History Tells Most Everyone Don’t Fight The Fed But The Equity Bulls Are Fretting Don’t Stop The Dance — What Fixed Income, Currency & Commodity Markets Are Telling Us
For a transitory moment the financial markets have gotten in synch and are rallying in the same direction, masking the inherent contradiction that was more apparent before yesterday’s inflation print. Today’s producer inflation print is furthering this all-in rally and setting us up for a final push in the melt-up and the inevitable and predictable reversal of that in short order. The volatility risk premium points to a higher market over the next few days, while my technical reading of key stocks in the S&P 500 is bullish. Yesterday's cross-asset action brought several positive factors for US stocks. Copper and oil charts are signifying global growth. The action in major currencies indicates the $US is weak. The US yield curve is falling and in the current context that is bullish. But there was also one negative factor across global asset classes. Inflation expectations are rising based on measures of Treasuries and TIPS. Expect the S&P 500 to rocket over the next few days toward 4600 before correcting hard.
Today’s PPI report gives substance to the bullish thesis of expanding profit margins after a mild earnings recession, but another key to the thesis contradicts this, namely a weakening US dollar. The bulls need a rally in FOREX and a corresponding drop in the dollar to counter the negative liquidity effects of central bank tightening (across the world but for China), but a weak dollar will resurrect commodity prices and halt the downturn in PPI. This week’s action proves the point in flamboyant fashion.

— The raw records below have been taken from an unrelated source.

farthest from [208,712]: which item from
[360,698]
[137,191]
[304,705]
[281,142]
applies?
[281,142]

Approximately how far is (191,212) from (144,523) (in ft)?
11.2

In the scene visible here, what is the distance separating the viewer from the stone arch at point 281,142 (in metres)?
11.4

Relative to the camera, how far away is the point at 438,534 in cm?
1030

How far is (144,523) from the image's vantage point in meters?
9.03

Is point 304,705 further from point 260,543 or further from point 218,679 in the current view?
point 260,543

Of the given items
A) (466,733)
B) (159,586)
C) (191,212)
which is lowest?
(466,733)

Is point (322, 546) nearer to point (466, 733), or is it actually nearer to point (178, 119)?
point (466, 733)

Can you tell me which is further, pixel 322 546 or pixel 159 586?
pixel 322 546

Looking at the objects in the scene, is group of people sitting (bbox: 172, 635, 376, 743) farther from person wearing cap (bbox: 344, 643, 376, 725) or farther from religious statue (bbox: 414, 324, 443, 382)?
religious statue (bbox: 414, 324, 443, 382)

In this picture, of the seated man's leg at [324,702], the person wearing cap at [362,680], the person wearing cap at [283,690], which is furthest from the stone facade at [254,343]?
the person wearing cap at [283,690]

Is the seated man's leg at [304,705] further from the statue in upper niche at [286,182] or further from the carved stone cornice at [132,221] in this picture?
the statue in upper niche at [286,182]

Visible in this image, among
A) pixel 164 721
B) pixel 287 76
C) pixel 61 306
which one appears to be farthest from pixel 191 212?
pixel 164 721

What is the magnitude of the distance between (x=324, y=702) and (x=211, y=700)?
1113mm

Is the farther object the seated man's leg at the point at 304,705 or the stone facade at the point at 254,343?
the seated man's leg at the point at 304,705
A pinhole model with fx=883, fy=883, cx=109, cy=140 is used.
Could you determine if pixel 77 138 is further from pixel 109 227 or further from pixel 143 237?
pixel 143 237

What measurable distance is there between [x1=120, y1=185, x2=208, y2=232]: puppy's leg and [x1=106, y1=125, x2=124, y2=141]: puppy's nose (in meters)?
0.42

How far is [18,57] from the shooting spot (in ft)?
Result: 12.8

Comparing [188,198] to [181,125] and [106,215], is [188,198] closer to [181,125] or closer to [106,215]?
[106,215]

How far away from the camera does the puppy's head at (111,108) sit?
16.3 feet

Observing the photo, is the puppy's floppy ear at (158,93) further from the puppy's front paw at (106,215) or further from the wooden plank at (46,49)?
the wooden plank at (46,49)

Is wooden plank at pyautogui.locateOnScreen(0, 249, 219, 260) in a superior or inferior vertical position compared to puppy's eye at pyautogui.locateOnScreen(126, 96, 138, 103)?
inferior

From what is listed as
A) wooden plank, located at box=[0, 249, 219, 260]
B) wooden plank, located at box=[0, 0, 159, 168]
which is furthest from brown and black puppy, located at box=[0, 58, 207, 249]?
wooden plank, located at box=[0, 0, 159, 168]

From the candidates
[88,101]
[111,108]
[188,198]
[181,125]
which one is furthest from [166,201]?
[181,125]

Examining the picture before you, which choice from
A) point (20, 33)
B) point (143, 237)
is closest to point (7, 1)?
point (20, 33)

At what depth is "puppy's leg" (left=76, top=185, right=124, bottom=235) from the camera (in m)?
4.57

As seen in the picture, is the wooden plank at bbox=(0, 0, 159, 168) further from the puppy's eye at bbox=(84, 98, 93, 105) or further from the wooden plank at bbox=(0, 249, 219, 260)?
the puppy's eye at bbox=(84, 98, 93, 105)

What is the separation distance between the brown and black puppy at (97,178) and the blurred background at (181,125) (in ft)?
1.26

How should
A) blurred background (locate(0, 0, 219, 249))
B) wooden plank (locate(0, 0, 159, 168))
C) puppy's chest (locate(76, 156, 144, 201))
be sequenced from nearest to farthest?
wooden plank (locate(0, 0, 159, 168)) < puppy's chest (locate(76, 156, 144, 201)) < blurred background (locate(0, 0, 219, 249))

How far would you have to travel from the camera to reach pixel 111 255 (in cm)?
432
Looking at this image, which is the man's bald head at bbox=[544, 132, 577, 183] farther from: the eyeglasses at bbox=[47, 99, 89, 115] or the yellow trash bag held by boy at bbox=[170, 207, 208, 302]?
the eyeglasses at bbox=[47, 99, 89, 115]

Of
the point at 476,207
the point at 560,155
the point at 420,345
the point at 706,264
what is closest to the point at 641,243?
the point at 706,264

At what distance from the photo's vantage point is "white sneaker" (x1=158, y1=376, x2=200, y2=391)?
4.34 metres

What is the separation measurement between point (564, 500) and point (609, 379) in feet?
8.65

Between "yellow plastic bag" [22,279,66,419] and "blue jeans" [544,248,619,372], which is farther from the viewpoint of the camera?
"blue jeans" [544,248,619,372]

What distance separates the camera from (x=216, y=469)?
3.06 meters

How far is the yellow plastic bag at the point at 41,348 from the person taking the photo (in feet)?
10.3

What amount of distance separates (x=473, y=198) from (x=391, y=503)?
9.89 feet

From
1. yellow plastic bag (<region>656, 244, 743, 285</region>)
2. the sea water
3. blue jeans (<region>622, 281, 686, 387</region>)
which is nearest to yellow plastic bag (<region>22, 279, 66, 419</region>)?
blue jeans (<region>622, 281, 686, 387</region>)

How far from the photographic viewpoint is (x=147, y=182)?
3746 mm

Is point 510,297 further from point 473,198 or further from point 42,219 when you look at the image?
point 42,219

After a moribund basing pattern fossil fuels are rallying as oil has broken out and will shortly test another resistance level, helped largely by the weak dollar. Across the oil futures curve prices are backwardated, which in the face of positive real rates and the potential for higher rates this summer, likely means traders see downside risk due to weak demand. So the pop in the dollar may be temporary but give sellers of gasoline and other consumer commodity goods a profit lift.
Precious and industrial metals have likewise rallied, helped by this week’s bond rally. Further upside will largely depend on stimulus policy coming out of China. And foods and softs have likewise rallied, so any continuation would eat into headline inflation figures. The array of negatives facing the bulls include many of the things they hope for, a situation that always resolves itself in a major correction.
My current positions include 3M (MMM), Pfizer (PFE), and a large position in SPXU, which nets out to an extremely short position in equities.